Birmingham's Roundhouse gets lottery grant

May 2017 - One of Birmingham’s most neglected historic canalside buildings is set to be brought back to life with a £2.5m National Lottery grant, reports Peter Underwood

The cash will enable an unusual partnership of the Canal & River Trust and National Trust to revitalise the Grade II* listed Roundhouse into a city base 'from which to explore Birmingham’s famous canals by foot, bike or boat,' as the press release puts it.

Situated on Sheepcote Street, in Birmingham's city centre it is next door to the former Fiddle & Bone pub, closed for many years, briefly reopened by the owners of Sherborne Wharf and now relaunched as The Distillery.

The Roundhouse itself was built in 1874 by the Birmingham Corporation and was originally used as stables and stores. Designed by local architect W.H. Ward, the horse-shoe shaped building has been steadily falling into disrepair.

The investment from Heritage Lottery Fund (HLF), together with the combined expertise of two major heritage organisations, should see the building restored and rejuvenated as a focal point on the city’s canals, although how much boaters will benefit is debatable.

Plans for the Roundhouse include a café, a cycle hire and repair workshop, volunteering opportunities and a shared working space.

It’s claimed that The Roundhouse will attract over 50,000 people a year, both from the local community and visitors from further afield, and the two charities are planning to depend upon local volunteers to take on what they call, 'a range of volunteering opportunities'

They also need more money with a fundraising appeal planned 'to raise the additional funding needed to bring the project to life'.

In an attempt to bring in local people tghere are plans to give them a chance to explore the Roundhouse for themselves with events celebrating the history of the building, and encouraging people to explore the city’s canals, planned for the summer.
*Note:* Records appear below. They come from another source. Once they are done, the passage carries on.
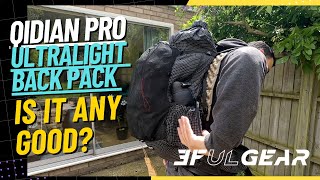 3FUL GEAR QiDian Pro Ultralight Backpack Gear Review 3ful ultralight [upl. by Pardoes]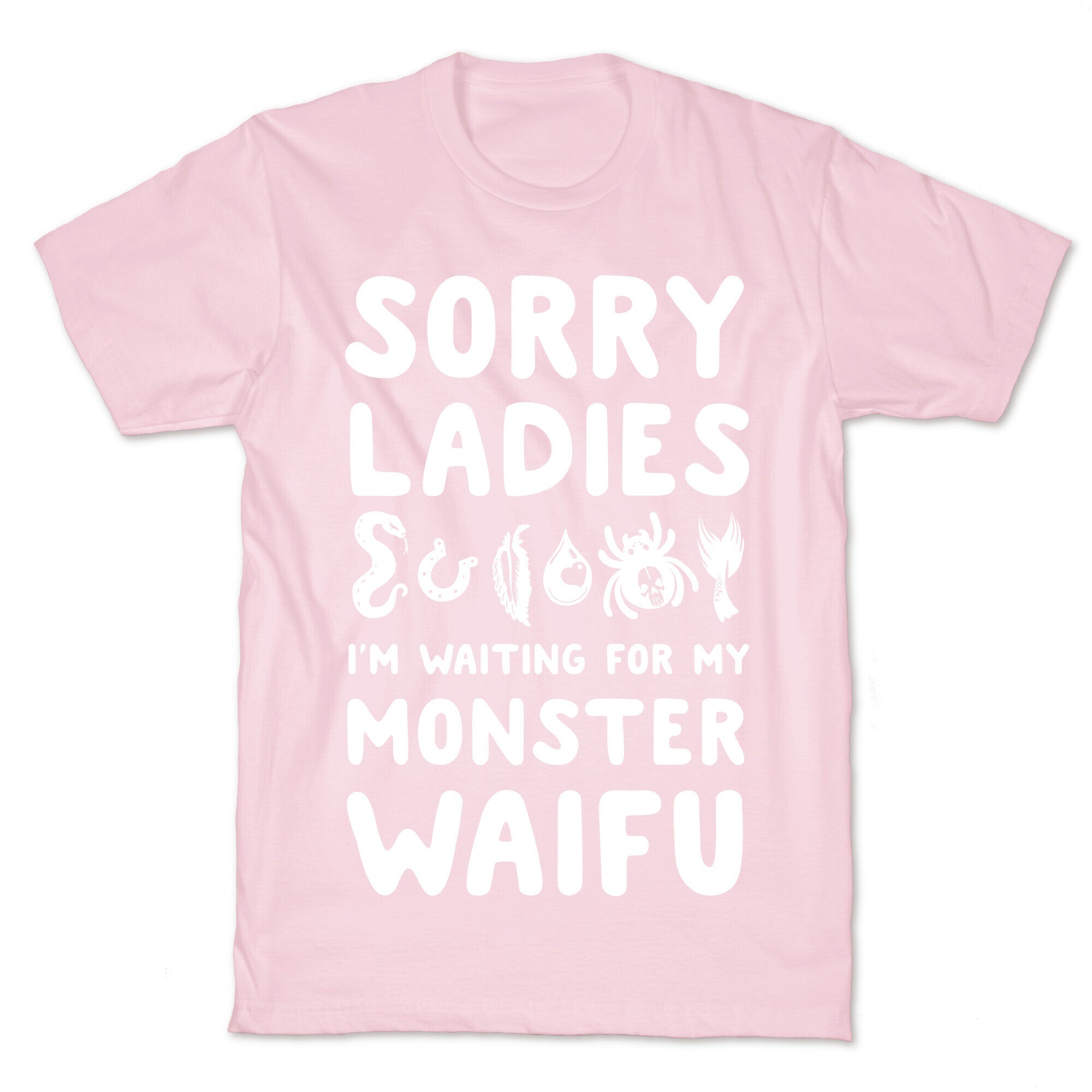 Sorry Ladies I'm Waiting for My Monster Waifu T-Shirt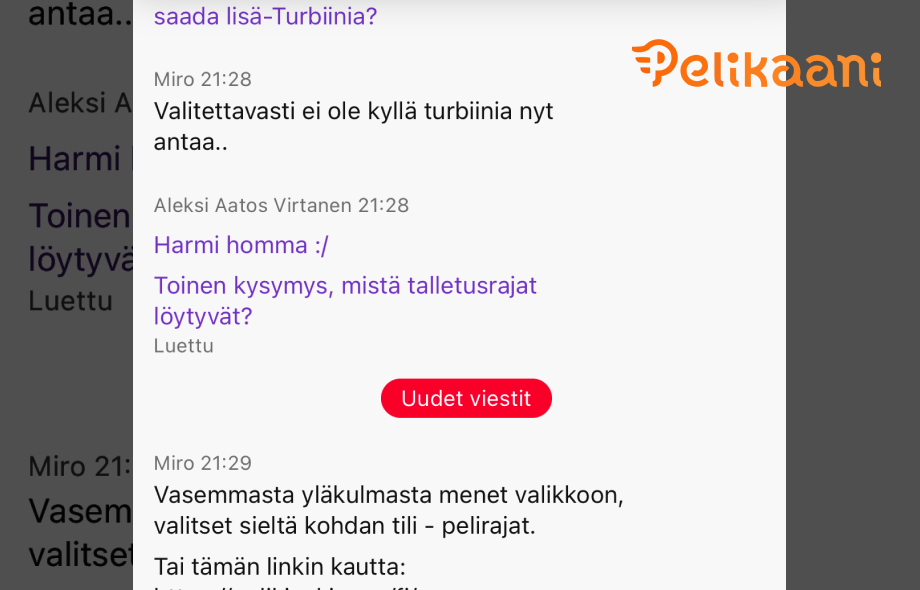 Keskustelu Pelikaani-asiakaspalvelun kanssa lisäturbiinista ja maltillisen pelaamisen työkaluista.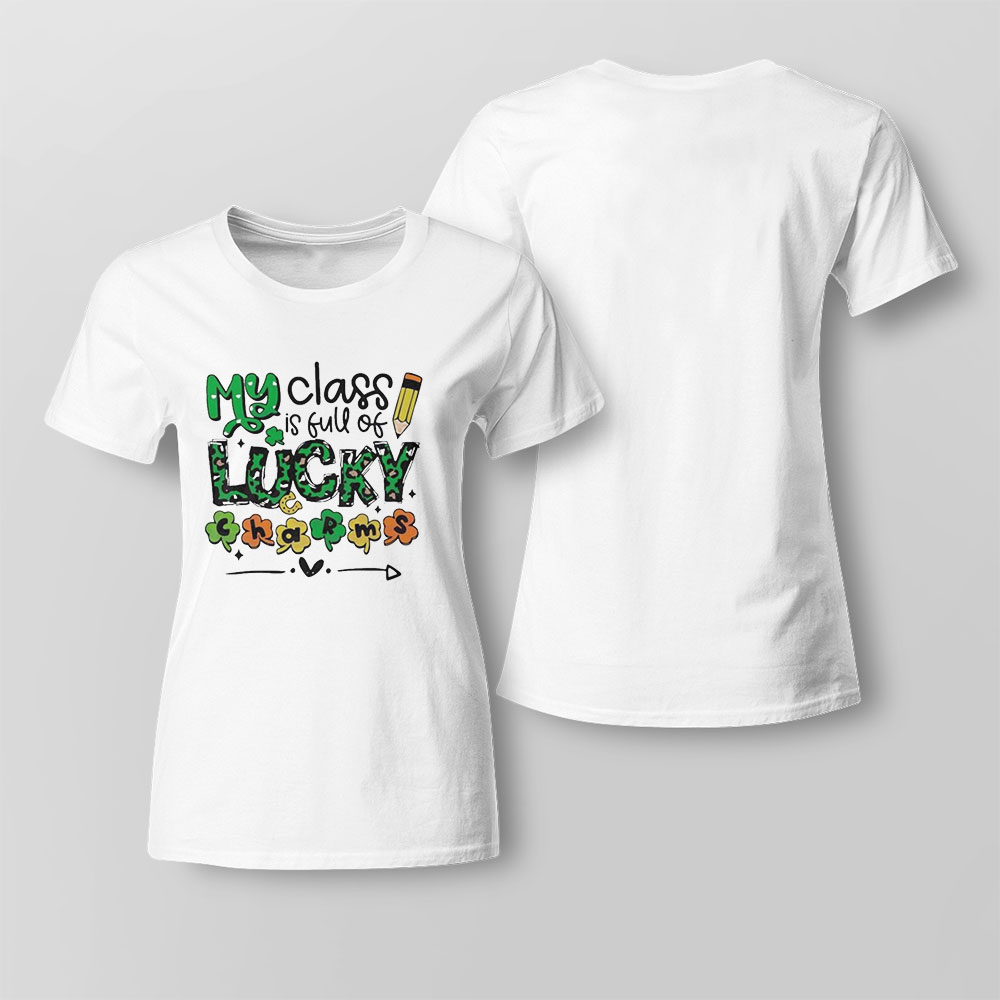 My Class Is Full Of Lucky Charms St Patricks Day Shirt Ladies Tee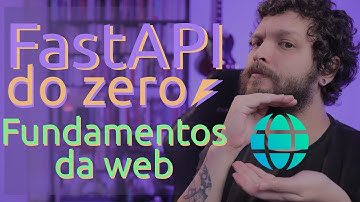 Curso de FastAPI - Fundamentos do desenvolvimento web | Aula 02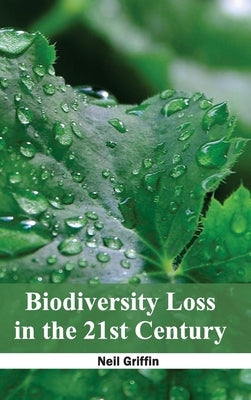 Biodiversity Loss in the 21st Century by Griffin, Neil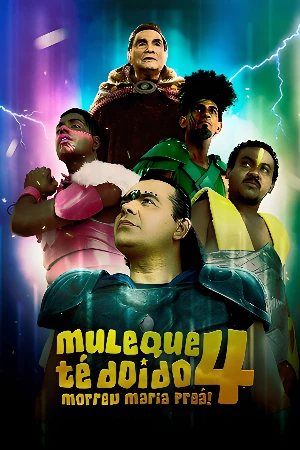 Muleque Té Doido 4: Morreu Maria Preá! Muleque Té Doido 4: Morreu Maria Preá!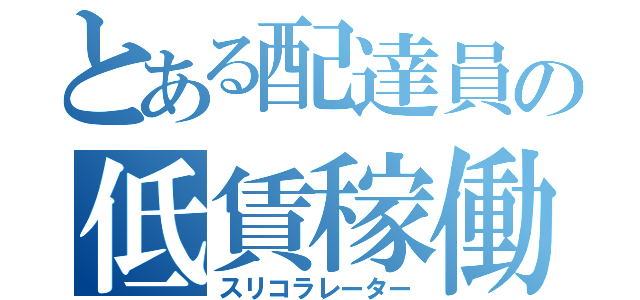 とある配達員の低賃稼働（スリコラレーター）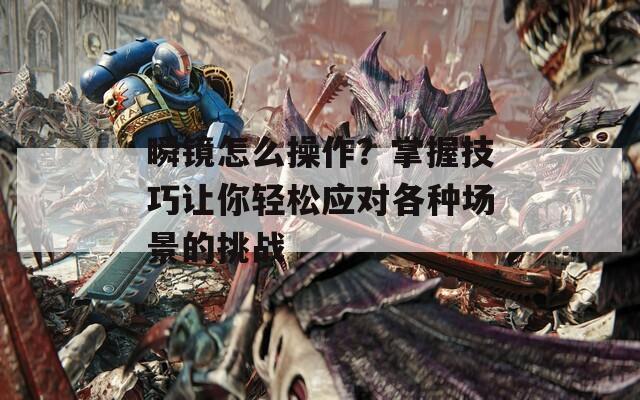 瞬镜怎么操作？掌握技巧让你轻松应对各种场景的挑战  第1张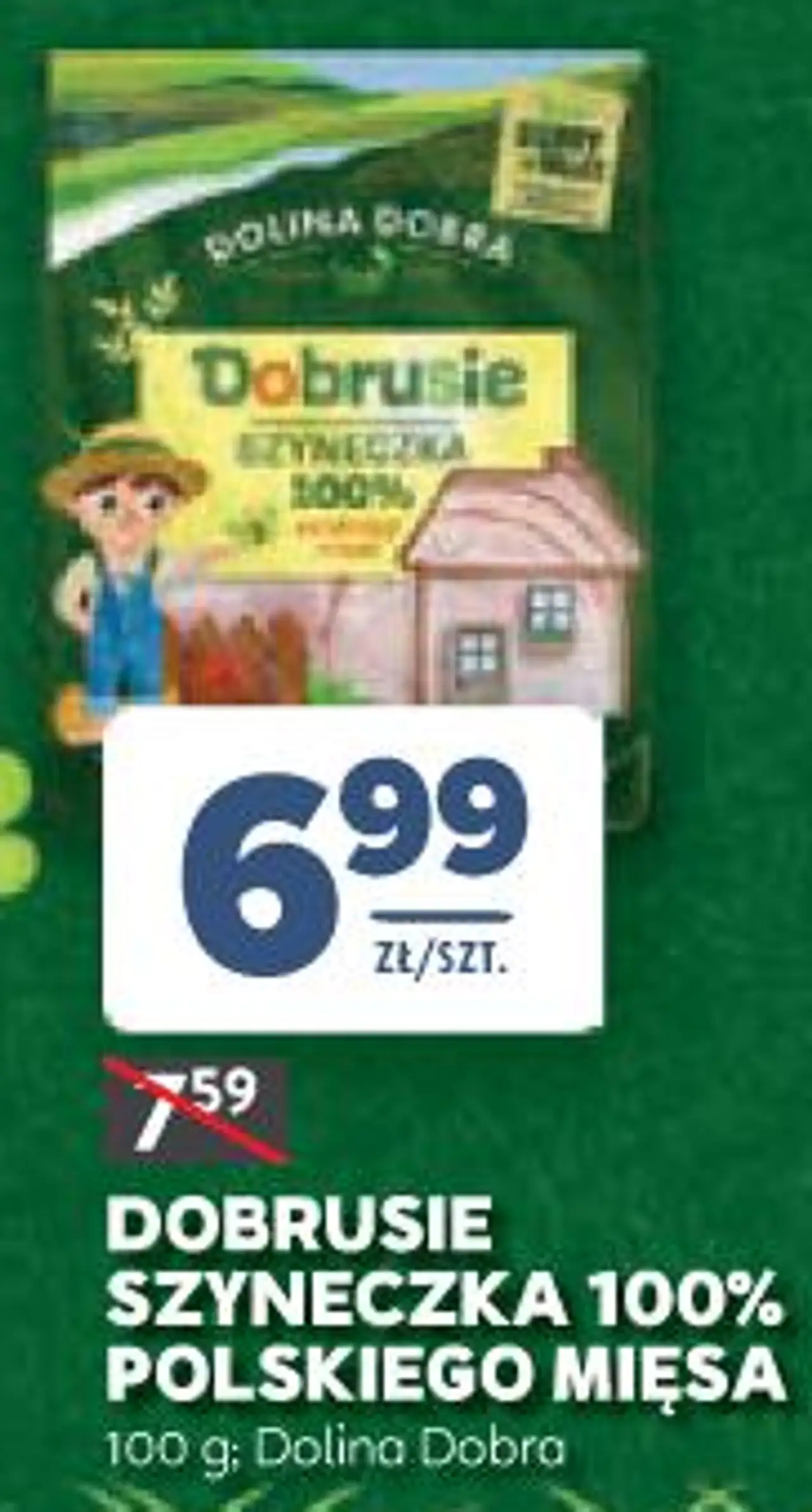 Dolina Dobra DOBRUSIE SZYNECZKA 100% POLSKIEGO MIĘSA 100 g
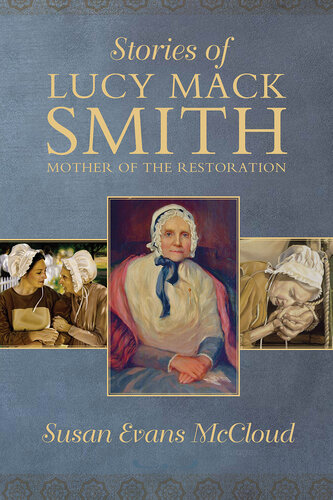 Stories of Lucy Mack Smith: Mother of the Restoration                        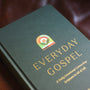 Everyday Gospel: A Daily Devotional Connecting Scripture to All of Life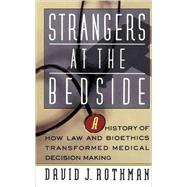 Strangers At The Bedside A History Of How Law And Bioethics Transformed Medical Decision Making by Rothman, David J., 9780465082100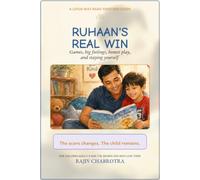 Ruhaan’s Real Win: Games, Big Feelings, Honest Play, and Staying Yourself (Lotus Series)
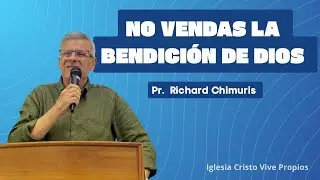 NO CAMBIES NI VENDAS LA BENDICIÓN DE DIOS (ESAÚ) PR RICHARD CHIMURIS CRISTO VIVE PROPIOS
The £3.3m scheme has now been given a full £2.5m award to enable the scheme to go ahead, with the 0.8m additional funding provided by the two partners.

Stuart Mills, Property Director for the Canal & River Trust, said: “There’s an exciting future ahead but to realise it we really want local people to join in and get involved whether that be through volunteering, donating money or simply participating in some of the amazing events and activities that will be taking place.”

Lucy Reid, Assistant Director of Operations at the National Trust, said: “The Roundhouse project is all about partnership and co-creation. The end result will be an inspiring and atmospheric space at the heart of our city’s canal network from which to explore the waterways and the hidden histories of the people who made Birmingham – lamplighters, boatspeople and horses. There will be night-time paddles, ‘untours’, films and events, office spaces and a café.”

The grant has been awarded through HLF’s Heritage Enterprise programme. It is designed to help when the cost of repairing an historic building is so high that restoration simply is not commercially viable.

​Grants of £100k to £5million bridge the financial gap, funding the vital repairs and conservation work needed to convert derelict, vacant and under-used buildings like the Roundhouse, into new, usable commercial spaces that can have a positive impact on local economies.

Photo: Staff from the Canal & River Trust and National Trust are joined by heritage working boat volunteers and canoeists from B-Row to celebrate the £2.5 National Lottery Grant.